This fertile valley was once a lake, with mainly alluvial soil. Agricultural crops are grown on either side of the two rivers (Nel’s and Gamka – lion in Khoi), up to around 1 km. Early writings show that the Khoi people called Kannaland “the valley with no grass”.
Evidence of early San and Khoi settlements are evident in numerous rock paintings found in the surrounding mountains. The position of many of these are kept gaurded to protect them.
In 1821, land was granted to JJ and MC Calitz who named it Buffelsvlei. (derived from the local vegetation and animals found here). In 1853, the Calitz’s donated land for a church and school to be built, as Oudtshoorn proved to be too far to travel for their monthly “Nagmaal”.
In 1910, the population was 4000 and a larger church and school were needed. Both buildings were completed in 1912. The church has a neo-Byzantine style with a Marseilles roof. It is a good example of the sandstone architecture of the ostrich-era in the Klein Karoo. (It was declared a national monument in 1991).

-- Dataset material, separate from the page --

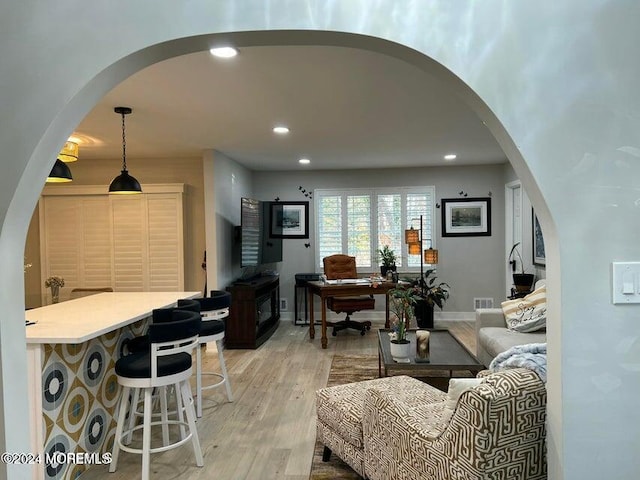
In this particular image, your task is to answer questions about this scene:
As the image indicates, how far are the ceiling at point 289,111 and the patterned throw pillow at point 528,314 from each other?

Also in 1912, building commenced on the old Standard Bank building, presently housing the museum, and the Nel’s river dam. This dam wall was the first of many to be built in South Africa, using concrete. Drought, the great flu epidemic, and the collapse of the ostrich feather industry, played havoc on the fledgling community, which was revitalised in 1924 with the introduction of the railway line (in 1924) and electrification (in 1937). The first cement road in South Africa was also completed around this time and runs between Calitzdorp and Oudshoorn. The new R62 was built in 1978, and although changing the original town drastically, has probably ensured the survival of the town, making it accessible to tourism. Today, this Klein Karoo thriving community is known as the “Port Wine Capital of South Africa”, the “Fruit Basket of Kannaland”, and the “Heart of the Klein Karoo”.